Cyril TribuianiJe souhaite attirer votre attention sur une situation qui inquiète de nombreux artisans coiffeurs dans les Alpes-Maritimes, et plus particulièrement dans ma circonscription : la multiplication rapide des établissements de type barbershop.
À Cagnes-sur-Mer, un coiffeur traditionnel s'est ainsi retrouvé littéralement encerclé par deux salons de barbier, installés de part et d'autre de son commerce. Ce cas local illustre une difficulté beaucoup plus large. Des professionnels formés, qualifiés, installés parfois depuis de nombreuses années, soumis à des charges importantes, à des normes strictes et à des obligations professionnelles précises, voient apparaître autour d'eux une concurrence pratiquant des tarifs très bas, dans des conditions d'exercice qui amènent à s'interroger.

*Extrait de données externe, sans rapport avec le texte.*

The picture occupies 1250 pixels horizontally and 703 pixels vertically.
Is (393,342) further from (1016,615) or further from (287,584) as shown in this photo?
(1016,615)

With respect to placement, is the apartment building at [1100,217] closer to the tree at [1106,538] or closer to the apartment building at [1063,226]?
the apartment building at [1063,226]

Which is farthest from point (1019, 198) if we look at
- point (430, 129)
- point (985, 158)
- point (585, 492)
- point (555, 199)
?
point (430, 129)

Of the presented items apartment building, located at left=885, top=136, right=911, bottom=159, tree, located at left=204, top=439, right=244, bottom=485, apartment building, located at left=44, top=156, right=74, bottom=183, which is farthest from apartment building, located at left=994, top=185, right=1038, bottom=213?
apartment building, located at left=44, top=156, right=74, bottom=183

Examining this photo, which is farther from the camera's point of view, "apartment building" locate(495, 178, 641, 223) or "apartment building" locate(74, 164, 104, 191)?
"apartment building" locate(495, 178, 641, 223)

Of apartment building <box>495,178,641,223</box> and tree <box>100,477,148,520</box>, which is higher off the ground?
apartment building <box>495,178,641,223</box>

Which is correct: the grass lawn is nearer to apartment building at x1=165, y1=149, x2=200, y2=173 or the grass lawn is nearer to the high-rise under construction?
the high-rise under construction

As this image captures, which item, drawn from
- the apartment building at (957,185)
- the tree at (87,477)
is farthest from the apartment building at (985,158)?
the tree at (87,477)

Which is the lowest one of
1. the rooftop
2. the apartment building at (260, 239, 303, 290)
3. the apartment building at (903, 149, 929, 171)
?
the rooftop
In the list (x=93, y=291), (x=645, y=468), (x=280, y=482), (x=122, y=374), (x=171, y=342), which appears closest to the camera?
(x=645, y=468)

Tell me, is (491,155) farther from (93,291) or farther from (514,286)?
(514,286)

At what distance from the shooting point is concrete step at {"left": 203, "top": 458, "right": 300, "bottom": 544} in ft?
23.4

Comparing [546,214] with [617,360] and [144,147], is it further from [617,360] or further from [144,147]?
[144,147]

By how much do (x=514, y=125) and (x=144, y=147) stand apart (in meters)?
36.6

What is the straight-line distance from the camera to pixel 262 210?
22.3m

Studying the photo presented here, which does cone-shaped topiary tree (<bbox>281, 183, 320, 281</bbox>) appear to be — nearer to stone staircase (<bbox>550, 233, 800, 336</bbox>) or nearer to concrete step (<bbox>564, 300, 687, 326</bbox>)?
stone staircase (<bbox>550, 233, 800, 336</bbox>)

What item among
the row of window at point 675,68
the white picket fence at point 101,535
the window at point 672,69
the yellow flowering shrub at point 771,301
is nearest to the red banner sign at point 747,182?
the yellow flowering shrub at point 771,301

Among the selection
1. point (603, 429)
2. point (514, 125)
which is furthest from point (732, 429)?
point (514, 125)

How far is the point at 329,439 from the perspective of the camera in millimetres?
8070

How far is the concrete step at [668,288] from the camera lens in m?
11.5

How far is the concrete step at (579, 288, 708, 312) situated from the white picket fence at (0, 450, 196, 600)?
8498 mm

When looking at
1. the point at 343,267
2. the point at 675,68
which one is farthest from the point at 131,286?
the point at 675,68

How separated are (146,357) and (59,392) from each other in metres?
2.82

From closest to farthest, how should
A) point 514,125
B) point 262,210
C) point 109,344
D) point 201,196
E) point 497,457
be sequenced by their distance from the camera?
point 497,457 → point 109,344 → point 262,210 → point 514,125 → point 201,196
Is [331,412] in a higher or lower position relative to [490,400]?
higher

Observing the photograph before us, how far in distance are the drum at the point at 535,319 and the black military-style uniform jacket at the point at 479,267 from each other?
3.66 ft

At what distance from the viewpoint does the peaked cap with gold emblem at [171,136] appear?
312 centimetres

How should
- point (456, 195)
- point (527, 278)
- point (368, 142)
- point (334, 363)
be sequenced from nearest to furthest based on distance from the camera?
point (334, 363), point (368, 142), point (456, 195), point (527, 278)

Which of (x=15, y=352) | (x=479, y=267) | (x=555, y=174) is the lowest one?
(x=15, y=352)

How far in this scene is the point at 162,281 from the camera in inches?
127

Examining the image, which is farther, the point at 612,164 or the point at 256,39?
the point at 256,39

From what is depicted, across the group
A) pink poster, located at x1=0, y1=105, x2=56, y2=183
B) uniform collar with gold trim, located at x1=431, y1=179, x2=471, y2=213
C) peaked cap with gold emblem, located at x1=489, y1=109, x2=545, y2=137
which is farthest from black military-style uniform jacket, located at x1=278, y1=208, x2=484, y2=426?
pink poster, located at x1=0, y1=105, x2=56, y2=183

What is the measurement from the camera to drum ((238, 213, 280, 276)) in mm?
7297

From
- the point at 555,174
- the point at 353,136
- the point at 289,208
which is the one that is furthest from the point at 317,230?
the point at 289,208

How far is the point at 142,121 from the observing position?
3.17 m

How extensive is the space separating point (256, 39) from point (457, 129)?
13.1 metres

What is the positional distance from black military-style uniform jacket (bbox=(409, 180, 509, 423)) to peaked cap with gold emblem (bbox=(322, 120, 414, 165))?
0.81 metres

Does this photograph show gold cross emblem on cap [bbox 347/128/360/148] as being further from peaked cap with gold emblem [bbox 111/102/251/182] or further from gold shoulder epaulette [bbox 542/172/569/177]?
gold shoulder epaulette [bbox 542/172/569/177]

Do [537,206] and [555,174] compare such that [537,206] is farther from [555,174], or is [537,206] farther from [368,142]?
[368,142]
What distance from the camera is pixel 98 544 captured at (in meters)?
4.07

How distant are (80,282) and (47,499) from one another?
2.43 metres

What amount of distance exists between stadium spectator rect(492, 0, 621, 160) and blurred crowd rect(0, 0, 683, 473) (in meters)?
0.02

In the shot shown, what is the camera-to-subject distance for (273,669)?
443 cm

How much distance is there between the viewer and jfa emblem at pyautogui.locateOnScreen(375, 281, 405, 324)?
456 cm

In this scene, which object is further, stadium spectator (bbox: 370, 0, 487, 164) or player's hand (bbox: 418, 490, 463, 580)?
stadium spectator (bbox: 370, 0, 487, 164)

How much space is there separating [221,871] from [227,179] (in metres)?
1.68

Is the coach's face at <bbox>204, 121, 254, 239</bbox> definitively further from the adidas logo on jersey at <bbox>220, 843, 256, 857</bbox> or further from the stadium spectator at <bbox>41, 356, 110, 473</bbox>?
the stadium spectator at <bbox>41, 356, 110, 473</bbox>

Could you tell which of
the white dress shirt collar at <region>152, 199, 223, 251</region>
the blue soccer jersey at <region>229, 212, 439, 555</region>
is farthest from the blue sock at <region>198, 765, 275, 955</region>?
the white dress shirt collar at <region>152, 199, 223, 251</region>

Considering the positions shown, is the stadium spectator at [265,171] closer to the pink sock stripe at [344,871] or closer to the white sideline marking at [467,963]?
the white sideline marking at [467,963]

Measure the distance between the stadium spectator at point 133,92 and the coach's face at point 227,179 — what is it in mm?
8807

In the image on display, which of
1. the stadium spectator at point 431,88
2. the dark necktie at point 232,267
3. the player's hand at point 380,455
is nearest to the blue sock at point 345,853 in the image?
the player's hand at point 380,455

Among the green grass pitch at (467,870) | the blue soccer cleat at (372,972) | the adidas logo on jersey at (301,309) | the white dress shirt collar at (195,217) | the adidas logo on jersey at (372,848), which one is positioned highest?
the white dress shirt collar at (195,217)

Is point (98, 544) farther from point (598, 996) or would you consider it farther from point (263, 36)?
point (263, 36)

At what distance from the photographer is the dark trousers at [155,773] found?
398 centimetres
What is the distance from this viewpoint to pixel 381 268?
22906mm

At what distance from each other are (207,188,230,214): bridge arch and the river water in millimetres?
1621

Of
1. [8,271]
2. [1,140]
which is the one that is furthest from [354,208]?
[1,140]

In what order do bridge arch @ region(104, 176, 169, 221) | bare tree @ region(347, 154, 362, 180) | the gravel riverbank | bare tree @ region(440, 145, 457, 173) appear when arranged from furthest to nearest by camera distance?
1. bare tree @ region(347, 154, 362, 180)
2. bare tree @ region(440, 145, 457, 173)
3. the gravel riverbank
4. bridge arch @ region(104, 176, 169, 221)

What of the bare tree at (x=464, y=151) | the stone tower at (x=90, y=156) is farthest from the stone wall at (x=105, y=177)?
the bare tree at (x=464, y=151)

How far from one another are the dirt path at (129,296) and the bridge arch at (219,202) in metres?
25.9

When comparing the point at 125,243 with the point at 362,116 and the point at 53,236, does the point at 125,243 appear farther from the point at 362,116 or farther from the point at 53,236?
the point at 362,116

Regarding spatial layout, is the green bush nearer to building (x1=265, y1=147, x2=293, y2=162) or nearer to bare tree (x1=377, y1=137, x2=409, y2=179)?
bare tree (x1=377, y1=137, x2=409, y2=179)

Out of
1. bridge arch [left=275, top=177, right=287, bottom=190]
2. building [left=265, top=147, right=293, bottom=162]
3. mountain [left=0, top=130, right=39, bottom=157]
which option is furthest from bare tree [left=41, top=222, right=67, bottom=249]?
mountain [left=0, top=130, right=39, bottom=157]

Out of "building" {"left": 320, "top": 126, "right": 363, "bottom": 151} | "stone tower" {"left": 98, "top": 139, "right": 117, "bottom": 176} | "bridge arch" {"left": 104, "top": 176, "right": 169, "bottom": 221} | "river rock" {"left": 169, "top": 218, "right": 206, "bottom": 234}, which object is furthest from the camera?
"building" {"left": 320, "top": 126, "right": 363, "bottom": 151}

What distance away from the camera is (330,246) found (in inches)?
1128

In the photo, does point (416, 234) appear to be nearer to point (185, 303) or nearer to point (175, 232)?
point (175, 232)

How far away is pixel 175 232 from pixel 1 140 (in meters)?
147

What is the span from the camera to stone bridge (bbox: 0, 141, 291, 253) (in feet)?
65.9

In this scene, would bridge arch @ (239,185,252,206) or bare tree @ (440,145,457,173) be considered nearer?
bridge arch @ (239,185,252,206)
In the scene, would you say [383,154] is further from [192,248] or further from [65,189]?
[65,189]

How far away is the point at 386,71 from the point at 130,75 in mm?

La coiffure est pourtant une activité réglementée. Elle suppose une qualification professionnelle ou tout du moins le contrôle effectif et permanent d'une personne qualifiée. Cette exigence protège les clients, garantit un niveau minimal de compétence et assure une concurrence loyale entre professionnels. Encore faut-il qu'elle soit réellement vérifiée sur le terrain.
Il ne s'agit pas de stigmatiser une profession, ni de viser indistinctement tous les salons de barbier. Beaucoup travaillent évidemment dans le respect des règles, mais l'État ne peut pas ignorer les alertes qui remontent du terrain. Le ministère de l'économie a déjà indiqué que des contrôles, notamment dans le cadre des comités opérationnels départementaux antifraude, les Codaf, avaient révélé des pratiques irrégulières dans certains établissements : travail dissimulé, fraude sociale, fraude fiscale et parfois même soupçons de blanchiment.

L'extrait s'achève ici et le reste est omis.